## What to work on
When "dziennik" occurs in a line of the material, copy that line.

## Extracted material

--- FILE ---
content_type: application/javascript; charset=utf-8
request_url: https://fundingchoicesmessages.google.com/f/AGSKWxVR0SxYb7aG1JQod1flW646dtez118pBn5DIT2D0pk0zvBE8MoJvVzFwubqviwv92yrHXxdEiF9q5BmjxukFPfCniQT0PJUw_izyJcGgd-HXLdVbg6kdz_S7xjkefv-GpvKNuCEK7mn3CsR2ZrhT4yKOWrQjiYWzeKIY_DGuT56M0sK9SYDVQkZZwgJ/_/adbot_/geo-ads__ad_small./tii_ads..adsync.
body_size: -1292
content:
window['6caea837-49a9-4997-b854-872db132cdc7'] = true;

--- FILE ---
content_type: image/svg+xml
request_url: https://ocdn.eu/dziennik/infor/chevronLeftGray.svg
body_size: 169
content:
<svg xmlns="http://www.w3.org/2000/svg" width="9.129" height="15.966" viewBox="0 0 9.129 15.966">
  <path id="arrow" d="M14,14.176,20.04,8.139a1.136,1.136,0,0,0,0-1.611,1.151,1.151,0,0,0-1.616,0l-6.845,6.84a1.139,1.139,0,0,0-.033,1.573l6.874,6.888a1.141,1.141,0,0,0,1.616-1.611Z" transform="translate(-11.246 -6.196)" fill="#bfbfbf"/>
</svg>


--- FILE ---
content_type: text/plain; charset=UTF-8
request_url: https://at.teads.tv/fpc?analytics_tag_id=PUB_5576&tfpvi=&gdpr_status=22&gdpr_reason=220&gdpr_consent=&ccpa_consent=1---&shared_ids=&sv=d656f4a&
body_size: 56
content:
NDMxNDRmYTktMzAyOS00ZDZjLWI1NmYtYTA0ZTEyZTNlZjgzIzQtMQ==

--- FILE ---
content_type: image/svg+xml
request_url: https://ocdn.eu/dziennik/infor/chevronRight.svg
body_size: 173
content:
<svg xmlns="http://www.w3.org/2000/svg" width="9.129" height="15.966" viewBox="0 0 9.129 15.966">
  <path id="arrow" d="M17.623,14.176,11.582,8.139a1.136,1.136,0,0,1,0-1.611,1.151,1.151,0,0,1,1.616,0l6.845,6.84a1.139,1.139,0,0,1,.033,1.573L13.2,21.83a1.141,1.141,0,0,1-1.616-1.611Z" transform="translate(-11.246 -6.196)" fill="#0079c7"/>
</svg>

## Problem solution
request_url: https://ocdn.eu/dziennik/infor/chevronLeftGray.svg
request_url: https://ocdn.eu/dziennik/infor/chevronRight.svg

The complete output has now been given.